● **Document text**:
--

We love where we live — but when’s the last time you spent some time indulging in all the treasures we love about the Treasure Valley? Maybe it’s time for a staycation.
Downtown Boise bustles with a strong local culinary scene, boutique shopping, hip music venues and an ever-growing arts culture. And the entire Treasure Valley is popping with variety and energy. No wonder we land on so many of those “best of” lifestyle lists.
Here are some ideas for making the most of your summer — close to home.
Start with the popular
Make plans to take in the “biggies” this summer. The Idaho Shakespeare Festival, for instance, stages five plays during the summer at its outdoor amphitheater nestled between the Boise River and the scenic Foothills. Boise’s monthly First Thursday art walk takes over the Downtown area and gives artists, musicians and more a chance to highlight their work. Alive After Five brings local and national musical acts — and a festive atmosphere — to Downtown Boise each Wednesday evening during the summer. This year, you’ll find the action on the Basque Block.
For the outdoor adventurer, mountain biking and hiking in the Boise Foothills are easily accessible — and should be a must-experience on your summer bucket list. And you can float the Boise River or drive to soak in hot springs that are less than an hour or two out of town.

--

● **Collected data**:
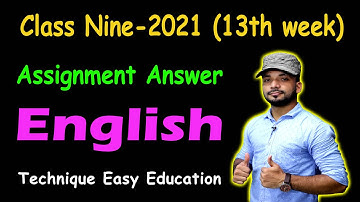 Class 9 English 13th Week Assignment Answer 2021 | Class Nine English  Assignment Answer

--

● **Tasks to carry out**:
**1)** Answer these from the Treasure Valley staycation article:
(a) How many plays does the Idaho Shakespeare Festival stage during the summer?
(b) On which evening of the week does Alive After Five bring musical acts to Downtown Boise?
(c) What does the last paragraph say you can do on the Boise River?
**2)** Repeat word for word everything in the Treasure Valley staycation article from "Downtown Boise bustles" down to "close to home.".
**3)** Write the next part of the Treasure Valley staycation article, picking up after its final sentence.

● **List of answers**:
**1)**
(a) Five.
(b) Wednesday evening.
(c) Float it.

**2)**
Downtown Boise bustles with a strong local culinary scene, boutique shopping, hip music venues and an ever-growing arts culture. And the entire Treasure Valley is popping with variety and energy. No wonder we land on so many of those “best of” lifestyle lists.
Here are some ideas for making the most of your summer — close to home.

**3)**
Indulge in a restaurant you may not have tried
The Treasure Valley food scene, for instance, boasts several James Beard-nominated chefs, and many restaurants pride themselves on focusing on local farm-to-fork food.
▪ Boise fine-dining restaurant State & Lemp, 2870 W. State St., serves an inventive, elegant, locally focused menu created by chef and 2016 James Beard semifinalist Kris Komori.
▪ Satisfy your sweet tooth at Janjou Pâtisserie, 1754 W. State St., a bake shop owned by 2016 James Beard semifinalist and baker Moshit Mizrachi-Gabbitas. You’ll find a range of rich French-inspired puff pastry, chocolate éclairs and flaky tarts.
▪ Brick 29 Bistro, 320 11th Ave. S. in Nampa, is helmed by the innovative Dustan Bristol, who has received multiple James Beard nominations.
▪ Check out the popular Goldy’s Breakfast Bistro, 108 S. Capitol Blvd., on a late weekday morning (rather than on the weekend, when there are typically, yes, lines to get in). Order Goldy’s acclaimed eggs Benedict and a cup of signature coffee.
▪ Fork, 199 N. 8th St., is great every day of the week. But on Tuesdays? They have a cast-iron buttermilk fried chicken and cheddar waffle special. The chicken is crunchy with a buttermilk batter, slathered in balsamic vinegar-infused maple syrup and orange-honey butter, and plopped on a cheddar-cheese waffle. That may sound like too many flavors, but it works.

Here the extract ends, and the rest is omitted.